Wow! Sorry, but did you actually read and critically analyze the links you provided?

The first link for example is utterly ridiculous. First, it defines "rich" people as those who have a Bachelor's degree. In which bizarro world is this actually true? Second, the author argues that these so-called rich people work more because of factors like "winner takes all" and "earning more money makes leisure more expensive." Whereas he completely ignores the elephant in the room, which is that poor people are almost always hourly and are discouraged (if not forbidden) from working overtime. In contrast, higher-paid workers are salaried, so of course their companies do their best to suck as much work out of them as possible. This fact alone can single-handedly explain the discrepancy in work hours.

Of course, what the submitted article is talking about when it says "rich" is actual rich people. You know, those who have "fuck-you money," either because they come from wealthy families or because they made a lucky exit. Those people don't have to work at all, and in fact most of them don't.

thelucky41
In the past century, the average retirement age has been steadily decreasing up until very recently when it began going up again[1]. People spend more time in school earlier, but education usually leads to working later in life as well[2].

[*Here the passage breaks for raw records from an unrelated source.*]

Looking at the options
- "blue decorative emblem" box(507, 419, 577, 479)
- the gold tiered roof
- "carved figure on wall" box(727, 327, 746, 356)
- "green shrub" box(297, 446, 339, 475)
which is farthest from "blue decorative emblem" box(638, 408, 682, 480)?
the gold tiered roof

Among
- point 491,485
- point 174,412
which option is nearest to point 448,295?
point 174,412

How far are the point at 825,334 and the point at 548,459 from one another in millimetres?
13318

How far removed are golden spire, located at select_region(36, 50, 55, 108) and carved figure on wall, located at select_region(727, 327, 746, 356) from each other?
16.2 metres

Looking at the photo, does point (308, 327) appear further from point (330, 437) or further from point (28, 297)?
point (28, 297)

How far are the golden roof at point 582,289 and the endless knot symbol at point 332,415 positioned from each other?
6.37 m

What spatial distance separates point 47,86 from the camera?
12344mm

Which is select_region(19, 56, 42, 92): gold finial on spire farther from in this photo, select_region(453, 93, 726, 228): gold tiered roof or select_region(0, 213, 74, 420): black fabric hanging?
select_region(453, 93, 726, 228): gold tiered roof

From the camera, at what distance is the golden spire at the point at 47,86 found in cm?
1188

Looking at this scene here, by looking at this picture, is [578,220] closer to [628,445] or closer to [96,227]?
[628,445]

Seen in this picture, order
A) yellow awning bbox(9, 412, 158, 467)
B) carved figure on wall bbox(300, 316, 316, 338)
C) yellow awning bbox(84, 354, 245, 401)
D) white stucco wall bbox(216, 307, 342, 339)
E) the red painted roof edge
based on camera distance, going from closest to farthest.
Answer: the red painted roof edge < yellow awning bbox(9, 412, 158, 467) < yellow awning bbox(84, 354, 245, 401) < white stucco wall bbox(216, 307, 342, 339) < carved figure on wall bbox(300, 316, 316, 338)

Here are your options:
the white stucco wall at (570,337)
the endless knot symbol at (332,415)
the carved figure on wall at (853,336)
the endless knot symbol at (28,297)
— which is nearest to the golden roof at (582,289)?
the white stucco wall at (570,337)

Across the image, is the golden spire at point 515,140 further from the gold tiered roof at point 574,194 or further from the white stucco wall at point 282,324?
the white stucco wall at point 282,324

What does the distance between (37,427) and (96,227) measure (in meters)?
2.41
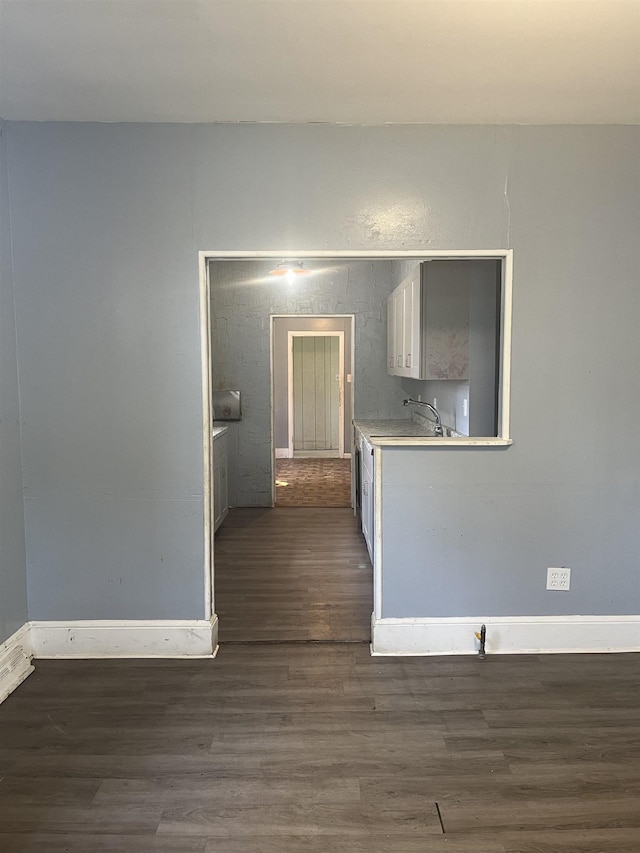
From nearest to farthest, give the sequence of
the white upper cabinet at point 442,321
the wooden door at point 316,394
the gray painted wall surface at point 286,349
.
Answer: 1. the white upper cabinet at point 442,321
2. the gray painted wall surface at point 286,349
3. the wooden door at point 316,394

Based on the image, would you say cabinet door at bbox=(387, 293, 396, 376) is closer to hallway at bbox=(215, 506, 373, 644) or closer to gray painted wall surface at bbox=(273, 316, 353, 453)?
hallway at bbox=(215, 506, 373, 644)

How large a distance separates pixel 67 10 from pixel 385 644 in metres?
2.83

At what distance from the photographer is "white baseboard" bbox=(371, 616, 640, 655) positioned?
106 inches

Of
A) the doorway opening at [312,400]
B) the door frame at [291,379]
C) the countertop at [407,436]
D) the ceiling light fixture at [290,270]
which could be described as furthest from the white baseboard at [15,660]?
the door frame at [291,379]

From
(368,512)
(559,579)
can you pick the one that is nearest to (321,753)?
(559,579)

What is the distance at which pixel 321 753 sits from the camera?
6.60 ft

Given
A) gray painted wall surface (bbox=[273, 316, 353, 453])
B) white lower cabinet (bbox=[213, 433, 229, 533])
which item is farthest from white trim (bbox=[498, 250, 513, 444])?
gray painted wall surface (bbox=[273, 316, 353, 453])

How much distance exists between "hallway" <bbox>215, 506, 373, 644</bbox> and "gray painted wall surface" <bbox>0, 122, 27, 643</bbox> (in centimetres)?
104

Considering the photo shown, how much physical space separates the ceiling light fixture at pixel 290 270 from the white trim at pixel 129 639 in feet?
11.8

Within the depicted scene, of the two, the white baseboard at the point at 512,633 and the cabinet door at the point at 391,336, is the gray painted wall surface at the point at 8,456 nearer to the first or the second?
the white baseboard at the point at 512,633

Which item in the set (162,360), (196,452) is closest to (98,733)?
(196,452)

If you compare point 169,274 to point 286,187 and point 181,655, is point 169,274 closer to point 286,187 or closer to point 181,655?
point 286,187

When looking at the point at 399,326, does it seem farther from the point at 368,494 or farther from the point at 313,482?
the point at 313,482

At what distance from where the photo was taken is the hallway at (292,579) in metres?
Result: 2.99
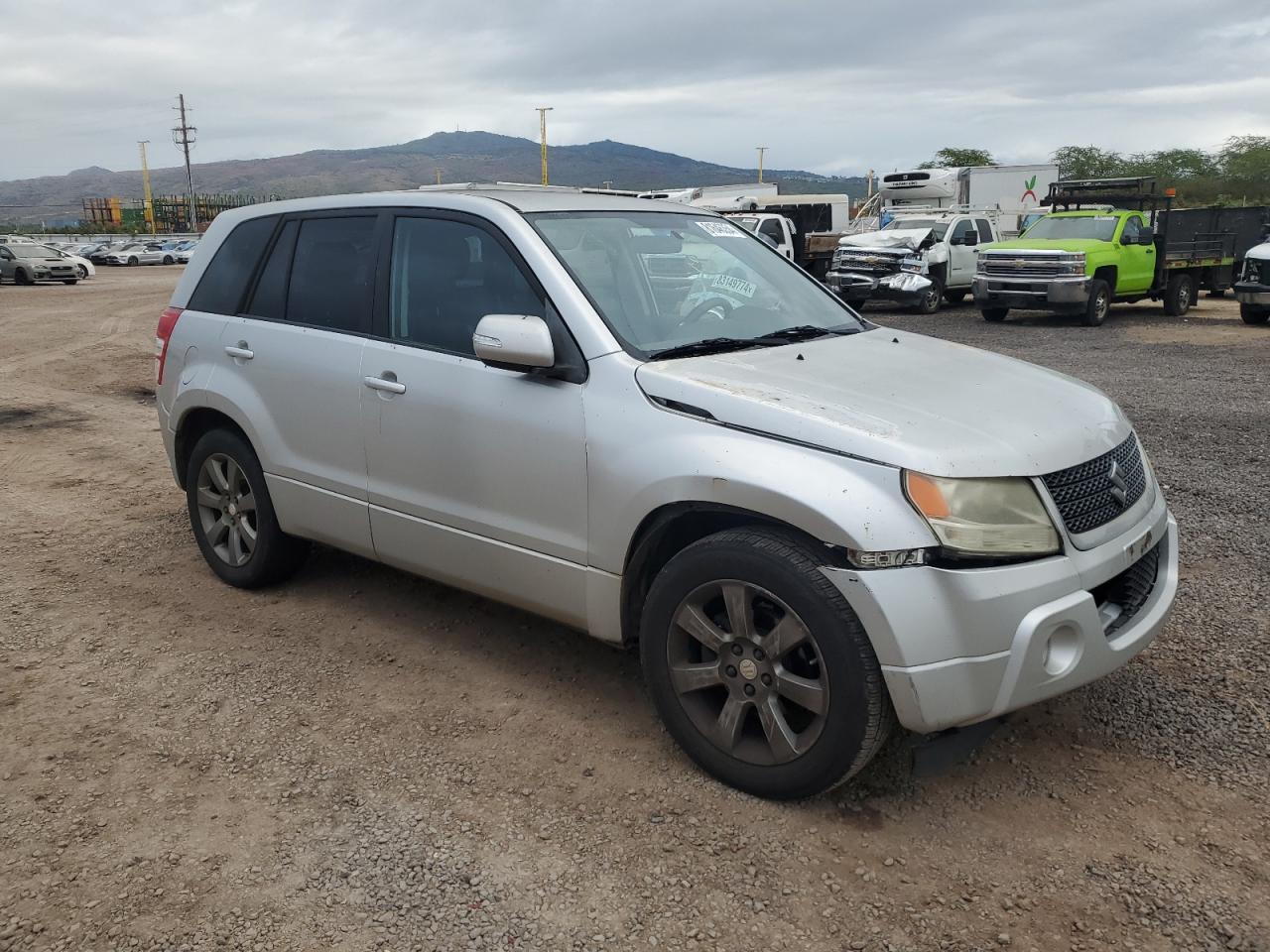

[1] http://www.bls.gov/mlr/1992/07/art3full.pdf [2] http://crr.bc.edu/wp-content/uploads/2011/08/IB_11-11-508.pd...

cenhyperion
> education usually leads to working later in life as well

Do either of these explore why? My initial uninformed guess is that knowledge based fields many college grads go into are much less tied to physical fitness and thus workers are able to continue their jobs later into life when physical labor wouldn't be possible.

MaggieL
Maybe someone could suggest to Fauxcohontas that printing money and giving it away to those you deem worthy has an impact on wages and prices.
cousin_it
I think competition is the main villain here. Zero-sum games, prisoner's dilemmas, arms races and tragedies of the commons stole the four-hour workday from us, and many other good things besides. A nice toy example is "20% time" at companies like Google, which tends to evaporate as soon as your performance evaluation compared to your peers becomes tied to your performance at your main project.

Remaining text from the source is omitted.